:: Collected data ::
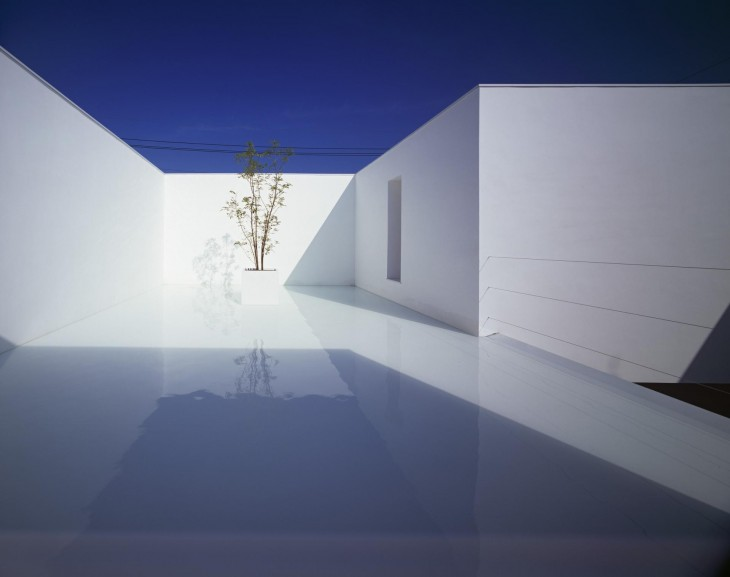 White Cave House 02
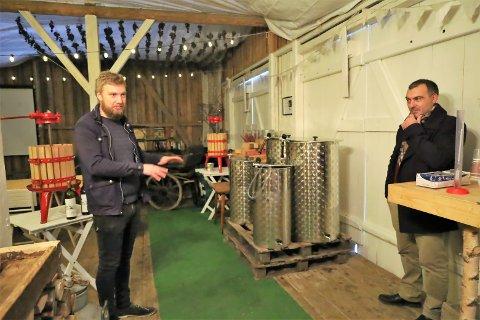Folk må vente på Garder-druene, men produksjonsfasilitetene er på plass. Når importdruene kommer, skal gjester kunne lage sin egen vin. Sveinung Årseth og Luca Pennesi (th.)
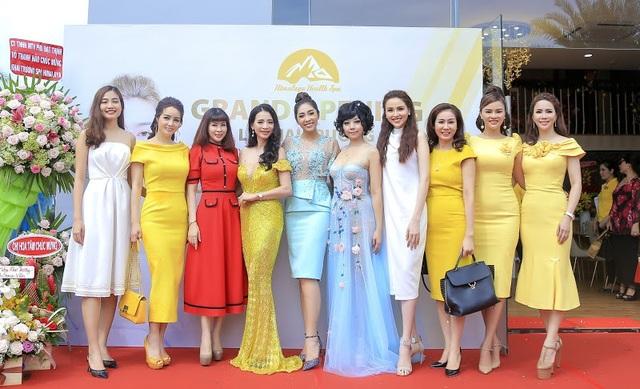 Hoa hậu biển Ninh Hoàng Ngân, Diễn viên Mai Thu Huyền, Hoa hậu đại dương Thu Thảo, Hoa hậu Diễm Hương, siêu mẫu Vũ Thu Phương cùng các doanh nhân tham dự chương trình.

:: Task objective ::
Leave out the pictures, and please output only the lines from the line that contains "Folk må vente" through the end of the data, both ends included.

:: Written reply ::
Folk må vente på Garder-druene, men produksjonsfasilitetene er på plass. Når importdruene kommer, skal gjester kunne lage sin egen vin. Sveinung Årseth og Luca Pennesi (th.)
 Hoa hậu biển Ninh Hoàng Ngân, Diễn viên Mai Thu Huyền, Hoa hậu đại dương Thu Thảo, Hoa hậu Diễm Hương, siêu mẫu Vũ Thu Phương cùng các doanh nhân tham dự chương trình.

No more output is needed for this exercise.